This study investigates the existence of perfect error-correcting codes in symmetric bounded-magnitude error channels, where up to $e$ coordinates suffer integer errors of magnitude at most $s$. By generalizing the Elias bound and integrating geometric tiling theory with combinatorial analysis, the work characterizes the tiling properties of error spheres in integer lattice spaces without assuming any underlying lattice structure.
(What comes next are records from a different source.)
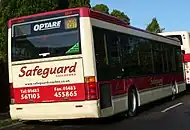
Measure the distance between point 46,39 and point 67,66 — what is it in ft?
3.25

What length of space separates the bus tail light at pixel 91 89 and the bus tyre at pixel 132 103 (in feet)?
8.95

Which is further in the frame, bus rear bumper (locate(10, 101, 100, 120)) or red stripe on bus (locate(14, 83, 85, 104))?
red stripe on bus (locate(14, 83, 85, 104))

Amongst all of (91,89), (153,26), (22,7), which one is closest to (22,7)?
(22,7)

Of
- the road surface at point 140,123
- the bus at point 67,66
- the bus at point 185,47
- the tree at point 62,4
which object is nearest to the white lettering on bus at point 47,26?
the bus at point 67,66

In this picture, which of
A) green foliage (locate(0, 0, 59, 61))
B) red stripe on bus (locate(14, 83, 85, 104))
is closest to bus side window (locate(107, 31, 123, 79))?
red stripe on bus (locate(14, 83, 85, 104))

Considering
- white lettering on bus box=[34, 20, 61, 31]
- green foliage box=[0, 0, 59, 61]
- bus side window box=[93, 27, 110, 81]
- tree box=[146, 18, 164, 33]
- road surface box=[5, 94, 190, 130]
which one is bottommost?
road surface box=[5, 94, 190, 130]

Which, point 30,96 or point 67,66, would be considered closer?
point 67,66

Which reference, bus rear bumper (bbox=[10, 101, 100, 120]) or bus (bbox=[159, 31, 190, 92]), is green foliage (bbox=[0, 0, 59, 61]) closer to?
bus rear bumper (bbox=[10, 101, 100, 120])

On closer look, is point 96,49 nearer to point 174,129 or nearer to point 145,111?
point 174,129

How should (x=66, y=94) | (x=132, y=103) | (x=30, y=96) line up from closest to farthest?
(x=66, y=94)
(x=30, y=96)
(x=132, y=103)

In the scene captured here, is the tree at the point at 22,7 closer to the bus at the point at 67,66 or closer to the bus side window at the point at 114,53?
the bus at the point at 67,66

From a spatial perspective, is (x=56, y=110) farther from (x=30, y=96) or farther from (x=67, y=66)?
(x=67, y=66)

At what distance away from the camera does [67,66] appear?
1230cm

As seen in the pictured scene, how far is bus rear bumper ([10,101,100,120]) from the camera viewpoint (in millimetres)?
11844
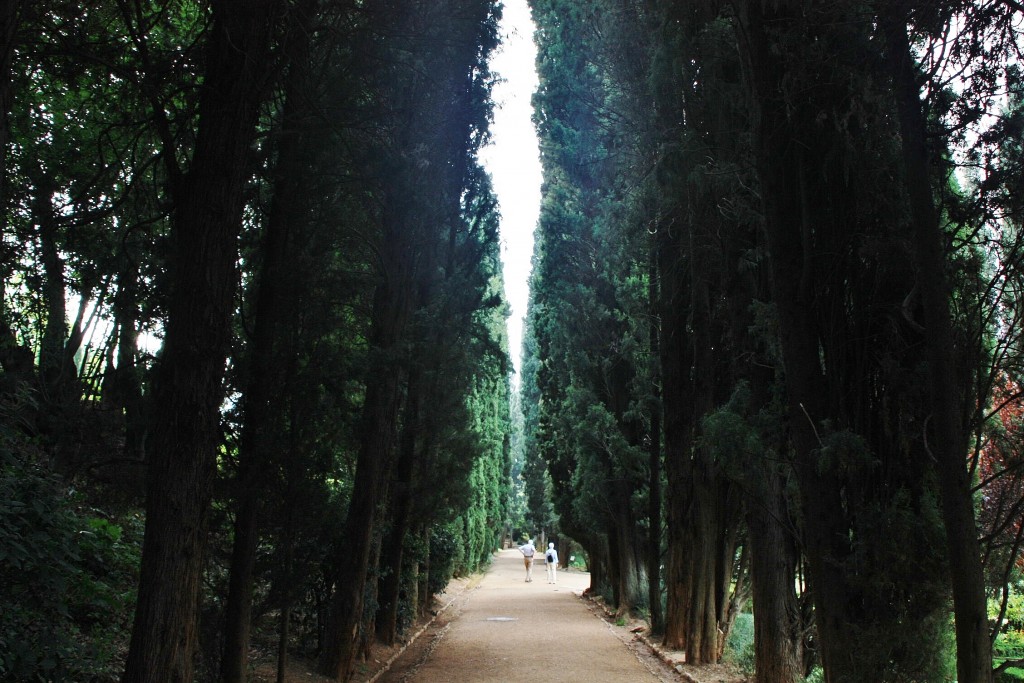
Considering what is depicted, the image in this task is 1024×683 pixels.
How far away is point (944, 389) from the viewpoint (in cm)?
562

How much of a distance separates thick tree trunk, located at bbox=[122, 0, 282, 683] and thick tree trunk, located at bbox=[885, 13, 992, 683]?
15.4 ft

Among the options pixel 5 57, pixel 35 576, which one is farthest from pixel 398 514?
pixel 5 57

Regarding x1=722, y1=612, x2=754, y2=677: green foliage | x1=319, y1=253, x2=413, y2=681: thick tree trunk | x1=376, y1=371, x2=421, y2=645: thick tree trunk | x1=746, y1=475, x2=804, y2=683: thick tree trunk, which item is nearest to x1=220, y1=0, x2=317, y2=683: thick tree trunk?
x1=319, y1=253, x2=413, y2=681: thick tree trunk

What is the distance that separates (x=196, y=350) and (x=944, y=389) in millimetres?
5134

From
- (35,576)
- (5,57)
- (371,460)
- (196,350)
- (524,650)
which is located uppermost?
(5,57)

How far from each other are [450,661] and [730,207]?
337 inches

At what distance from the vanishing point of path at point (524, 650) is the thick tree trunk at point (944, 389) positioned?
6847mm

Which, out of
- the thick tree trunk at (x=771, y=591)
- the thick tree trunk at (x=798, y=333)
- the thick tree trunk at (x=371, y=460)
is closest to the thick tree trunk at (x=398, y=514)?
the thick tree trunk at (x=371, y=460)

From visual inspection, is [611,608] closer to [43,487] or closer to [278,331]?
[278,331]

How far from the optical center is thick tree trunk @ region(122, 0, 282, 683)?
5.48 metres

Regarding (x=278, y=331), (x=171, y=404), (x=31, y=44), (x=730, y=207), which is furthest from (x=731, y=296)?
(x=31, y=44)

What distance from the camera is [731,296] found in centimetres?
1095

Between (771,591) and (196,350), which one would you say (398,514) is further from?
(196,350)

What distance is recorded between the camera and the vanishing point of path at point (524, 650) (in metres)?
12.0
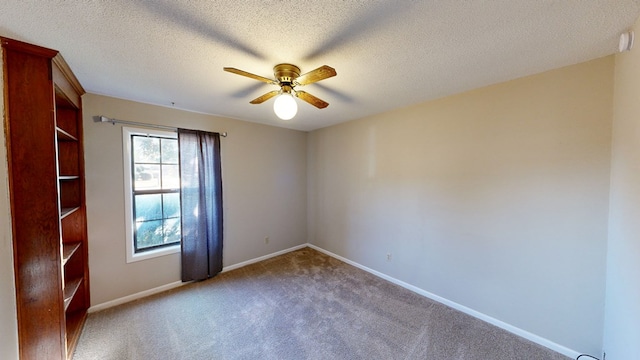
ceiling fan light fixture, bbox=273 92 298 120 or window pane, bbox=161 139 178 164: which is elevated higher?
ceiling fan light fixture, bbox=273 92 298 120

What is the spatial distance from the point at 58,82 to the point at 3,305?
156cm

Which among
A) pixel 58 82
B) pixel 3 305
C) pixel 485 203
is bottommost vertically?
pixel 3 305

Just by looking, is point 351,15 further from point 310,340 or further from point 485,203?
point 310,340

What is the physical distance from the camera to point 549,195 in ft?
6.05

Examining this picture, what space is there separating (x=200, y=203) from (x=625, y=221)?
388 centimetres

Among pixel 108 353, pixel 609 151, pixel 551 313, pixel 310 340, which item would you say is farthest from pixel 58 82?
pixel 551 313

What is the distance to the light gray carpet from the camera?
1.81m

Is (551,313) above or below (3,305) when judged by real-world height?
below

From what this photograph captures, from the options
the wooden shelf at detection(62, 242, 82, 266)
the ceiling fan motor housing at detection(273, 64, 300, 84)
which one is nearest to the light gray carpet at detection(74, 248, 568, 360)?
the wooden shelf at detection(62, 242, 82, 266)

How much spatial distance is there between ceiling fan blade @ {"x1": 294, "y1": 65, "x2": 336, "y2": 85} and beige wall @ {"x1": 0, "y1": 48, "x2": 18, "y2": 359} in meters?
1.85

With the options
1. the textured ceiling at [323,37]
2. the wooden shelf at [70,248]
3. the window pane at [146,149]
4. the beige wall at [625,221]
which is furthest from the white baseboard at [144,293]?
the beige wall at [625,221]

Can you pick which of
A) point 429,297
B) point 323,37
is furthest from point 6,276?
point 429,297

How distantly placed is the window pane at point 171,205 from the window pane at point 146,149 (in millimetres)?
485

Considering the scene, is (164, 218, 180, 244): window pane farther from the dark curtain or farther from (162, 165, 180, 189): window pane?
(162, 165, 180, 189): window pane
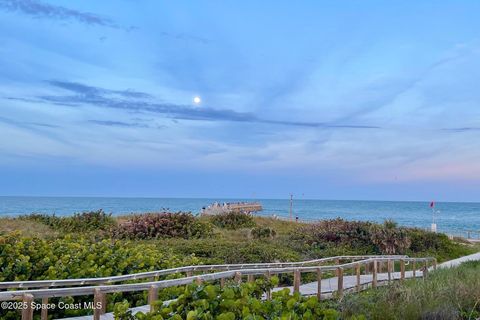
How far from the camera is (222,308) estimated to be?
14.8ft

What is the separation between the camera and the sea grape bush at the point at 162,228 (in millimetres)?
18344

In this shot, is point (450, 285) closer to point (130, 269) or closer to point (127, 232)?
point (130, 269)

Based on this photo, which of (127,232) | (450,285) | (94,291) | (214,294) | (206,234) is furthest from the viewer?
(206,234)

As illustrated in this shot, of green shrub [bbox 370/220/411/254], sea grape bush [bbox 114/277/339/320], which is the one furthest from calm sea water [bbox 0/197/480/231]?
sea grape bush [bbox 114/277/339/320]

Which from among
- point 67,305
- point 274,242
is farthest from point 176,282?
point 274,242

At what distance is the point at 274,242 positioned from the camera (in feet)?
60.3

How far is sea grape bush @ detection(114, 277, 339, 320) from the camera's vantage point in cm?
429

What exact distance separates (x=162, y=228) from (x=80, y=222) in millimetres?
4942

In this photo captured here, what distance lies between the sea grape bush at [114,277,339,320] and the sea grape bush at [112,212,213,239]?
44.3 ft

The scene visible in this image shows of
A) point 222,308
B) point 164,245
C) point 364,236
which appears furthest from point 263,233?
point 222,308

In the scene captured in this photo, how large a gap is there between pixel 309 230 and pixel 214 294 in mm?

For the first time, asymptotic bounds on $e$ are established for varying $s$: specifically, $e = O(\sqrt{n \log n})$ when $s = 1,2$, and $e < \sqrt{12.36n}$ when $s \geq 3$. The results yield new necessary conditions for the existence of perfect codes, an upper bound on the packing density of non-perfect codes, and reveal an inverse relationship between error-correction capability and error magnitude $s$.

We study perfect error-correcting codes in $\mathbb{Z}^n$ for the symmetric limited-magnitude error channel, where at most $e$ coordinates of an integer vector may be altered by a value whose magnitude is at most $s$. Geometrically, such codes correspond to tilings of $\mathbb{Z}^n$ by the symmetric limited-magnitude error ball $\mathcal{B}(n,e,s,s)$. Given $n$ and $s$, we adapt the geometric ideas underlying the Elias bound for the Hamming metric to the distance $d_s$ tailed for this channel, and derive new necessary conditions on $e$ for the existence of perfect codes / tilings, without assuming any lattice structure. Our main results identify two distinct regimes depending on the error magnitude. For small error magnitudes ($s \in \{1, 2\}$), we prove that if the number of correctable errors does not exceed a certain fraction of $n$, then it is asymptotically bounded by $e = \mathcal{O}(\sqrt{n \log n})$. In contrast, for larger magnitudes ($s \geq 3$), we establish a significantly sharper bound of $e<\sqrt{12.36n}$, which holds without any restriction on $e$ being below a given fraction of $n$. Finally, by extending our method to non-perfect codes, we derive an upper bound on packing density, showing that for codes correcting a linear or $\Omega(\sqrt{n})$ number of errors, the density is bounded by a factor inversely proportional to the error magnitude $s$.